A shame then that I’ve yet to listen to the resurrected 770 introduced by Mission in 2022. Particularly as it garnered critical acclaim, designer Peter Comeau apparently having deployed modern technology well whilst staying faithful to the retro vibe. A trick he repeated shortly after with a new version of the Mission 700 that originally surfaced in 1980.

At £3,300 / £1,300 the 770 and 700 are not unreasonably priced by today’s standards. Mission saw the need (or gap) for a sub-£1,000 model though. Hence today’s unveiling of the Mission 750 at £899. It has no 1980’s forebear but couldn’t be mistaken for anything but a 700 series speaker. From the press release: –

“this is not an update of a prior model plucked from Mission’s past but a new design, sporting classic influences that celebrate Mission’s illustrious heritage”.

Described as a classic ‘bookshelf’ speaker, the 750 is small but not tiny at 355x216x270mm (HWD). So big bookshelves then. Or more likely, on stands with a bit of room to breathe. Hence Mission also introducing the Stance stands, very reasonably priced at £129 a pair. 

The 750’s engineering draws heavily on its larger siblings, scaled down to suit the smaller speaker. As with the 770 and 700 the mid/bass unit (5.25” for the 750) is made from polypropylene loaded with minerals to make it stiffer. It sports a specially designed motor system and rigid die-cast chassis though to cater for the smaller dimensions of the 750. 

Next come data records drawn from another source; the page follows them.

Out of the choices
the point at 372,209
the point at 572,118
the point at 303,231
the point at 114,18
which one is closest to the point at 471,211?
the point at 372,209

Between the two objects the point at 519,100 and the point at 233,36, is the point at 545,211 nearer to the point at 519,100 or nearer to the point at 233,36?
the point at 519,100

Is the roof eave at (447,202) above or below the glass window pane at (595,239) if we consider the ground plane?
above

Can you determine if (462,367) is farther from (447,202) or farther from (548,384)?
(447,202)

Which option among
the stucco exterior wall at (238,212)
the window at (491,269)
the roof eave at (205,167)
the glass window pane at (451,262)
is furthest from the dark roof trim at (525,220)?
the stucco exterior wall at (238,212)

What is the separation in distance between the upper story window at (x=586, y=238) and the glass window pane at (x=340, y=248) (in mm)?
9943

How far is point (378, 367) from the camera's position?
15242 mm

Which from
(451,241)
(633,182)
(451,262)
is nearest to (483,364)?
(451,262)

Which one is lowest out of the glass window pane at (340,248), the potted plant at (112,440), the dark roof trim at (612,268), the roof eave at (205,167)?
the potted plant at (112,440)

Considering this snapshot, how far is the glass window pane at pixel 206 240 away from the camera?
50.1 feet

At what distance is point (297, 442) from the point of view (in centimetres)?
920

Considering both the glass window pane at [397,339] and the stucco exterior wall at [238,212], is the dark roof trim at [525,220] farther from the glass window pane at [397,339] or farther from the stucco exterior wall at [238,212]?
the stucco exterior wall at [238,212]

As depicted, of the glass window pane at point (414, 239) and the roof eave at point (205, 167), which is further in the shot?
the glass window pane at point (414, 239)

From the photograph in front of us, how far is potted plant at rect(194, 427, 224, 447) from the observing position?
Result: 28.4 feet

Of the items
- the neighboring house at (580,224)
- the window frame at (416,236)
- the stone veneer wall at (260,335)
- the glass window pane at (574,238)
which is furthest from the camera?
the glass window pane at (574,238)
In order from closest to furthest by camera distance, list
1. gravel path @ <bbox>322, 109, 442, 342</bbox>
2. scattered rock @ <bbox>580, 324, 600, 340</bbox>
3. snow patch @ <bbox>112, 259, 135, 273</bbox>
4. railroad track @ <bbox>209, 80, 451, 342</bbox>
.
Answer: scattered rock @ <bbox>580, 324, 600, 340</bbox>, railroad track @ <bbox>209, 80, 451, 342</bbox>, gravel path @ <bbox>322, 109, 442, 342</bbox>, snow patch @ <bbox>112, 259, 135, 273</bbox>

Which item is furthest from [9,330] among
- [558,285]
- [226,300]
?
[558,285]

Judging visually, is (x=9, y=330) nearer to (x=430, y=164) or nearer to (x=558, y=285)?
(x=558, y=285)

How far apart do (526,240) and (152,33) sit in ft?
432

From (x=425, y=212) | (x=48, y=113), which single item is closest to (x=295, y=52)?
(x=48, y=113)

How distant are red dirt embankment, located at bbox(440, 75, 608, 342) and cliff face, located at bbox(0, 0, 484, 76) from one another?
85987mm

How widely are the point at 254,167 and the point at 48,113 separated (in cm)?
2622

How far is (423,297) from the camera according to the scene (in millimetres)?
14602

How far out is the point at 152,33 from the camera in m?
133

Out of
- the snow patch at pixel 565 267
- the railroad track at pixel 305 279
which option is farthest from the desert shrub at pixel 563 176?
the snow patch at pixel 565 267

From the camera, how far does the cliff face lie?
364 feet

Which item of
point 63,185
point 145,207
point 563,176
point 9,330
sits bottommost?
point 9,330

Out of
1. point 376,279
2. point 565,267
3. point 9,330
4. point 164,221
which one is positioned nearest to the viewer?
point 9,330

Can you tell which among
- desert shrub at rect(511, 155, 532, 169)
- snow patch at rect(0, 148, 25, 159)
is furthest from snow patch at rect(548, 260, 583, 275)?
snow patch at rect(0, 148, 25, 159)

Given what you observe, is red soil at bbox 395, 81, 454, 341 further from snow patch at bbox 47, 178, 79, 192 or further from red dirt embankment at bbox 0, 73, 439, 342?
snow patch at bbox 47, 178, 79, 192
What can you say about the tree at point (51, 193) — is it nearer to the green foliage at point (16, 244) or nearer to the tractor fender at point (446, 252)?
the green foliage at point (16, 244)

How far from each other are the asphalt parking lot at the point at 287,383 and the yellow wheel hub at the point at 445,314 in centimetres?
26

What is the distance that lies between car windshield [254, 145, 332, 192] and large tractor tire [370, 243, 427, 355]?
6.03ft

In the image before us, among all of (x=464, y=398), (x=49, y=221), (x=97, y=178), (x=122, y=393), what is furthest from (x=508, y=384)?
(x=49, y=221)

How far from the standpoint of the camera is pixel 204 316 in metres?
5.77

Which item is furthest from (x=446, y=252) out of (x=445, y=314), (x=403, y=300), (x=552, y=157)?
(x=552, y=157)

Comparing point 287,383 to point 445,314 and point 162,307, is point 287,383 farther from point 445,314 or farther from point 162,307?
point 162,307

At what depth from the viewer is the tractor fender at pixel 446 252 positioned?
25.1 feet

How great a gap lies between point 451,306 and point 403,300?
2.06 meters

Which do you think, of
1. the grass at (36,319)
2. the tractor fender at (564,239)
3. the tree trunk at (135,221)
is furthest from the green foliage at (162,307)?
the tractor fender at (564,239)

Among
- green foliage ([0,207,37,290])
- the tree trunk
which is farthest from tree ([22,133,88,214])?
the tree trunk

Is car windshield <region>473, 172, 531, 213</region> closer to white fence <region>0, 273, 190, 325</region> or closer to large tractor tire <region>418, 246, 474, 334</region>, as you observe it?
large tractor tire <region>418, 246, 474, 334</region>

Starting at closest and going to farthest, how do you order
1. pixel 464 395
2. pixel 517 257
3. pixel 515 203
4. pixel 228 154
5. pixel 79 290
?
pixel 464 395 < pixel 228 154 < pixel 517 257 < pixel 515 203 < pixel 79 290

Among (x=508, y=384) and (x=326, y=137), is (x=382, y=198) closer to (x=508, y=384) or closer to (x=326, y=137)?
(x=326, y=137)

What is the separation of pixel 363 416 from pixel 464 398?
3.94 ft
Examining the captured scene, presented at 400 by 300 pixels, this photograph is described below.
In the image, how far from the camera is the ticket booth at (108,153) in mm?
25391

The 1.25” soft-dome tweeter is backed by a damped rear chamber that pushes the fundamental resonance out of harm’s way. And, unusually for some but not for Mission, the tweeter sits below the mid/bass driver to aid time alignment. This purportedly improves imaging and helps provide a coherent and transparent sound.

A reflex port on the rear helps extend bass to a claimed 42Hz in-room / 48 Hz at -3dB. Both of which seem a little optimistic for a small speaker, we shall see. Nominal impedance is 6Ω, falling to 4.6Ω minimum, whilst sensitivity is 86dB. So perhaps not the easiest speaker to drive. Although Mission recommends amplifiers from 25W upwards, so maybe also not too difficult.

The speaker is available from mid-April in a choice of walnut or black wood veneer. Both finishes are fronted by the trademark 700 series white baffle with its prominent Mission logo. 

Overall the 750 looks an interesting model, its price point putting it up against some serious competition. It’s also a slam dunk for our forthcoming series of circa £1,000 standmount reviews, so we’ve requested a pair. And frankly, we’re looking forward to listening to them. Now where did I put that toga?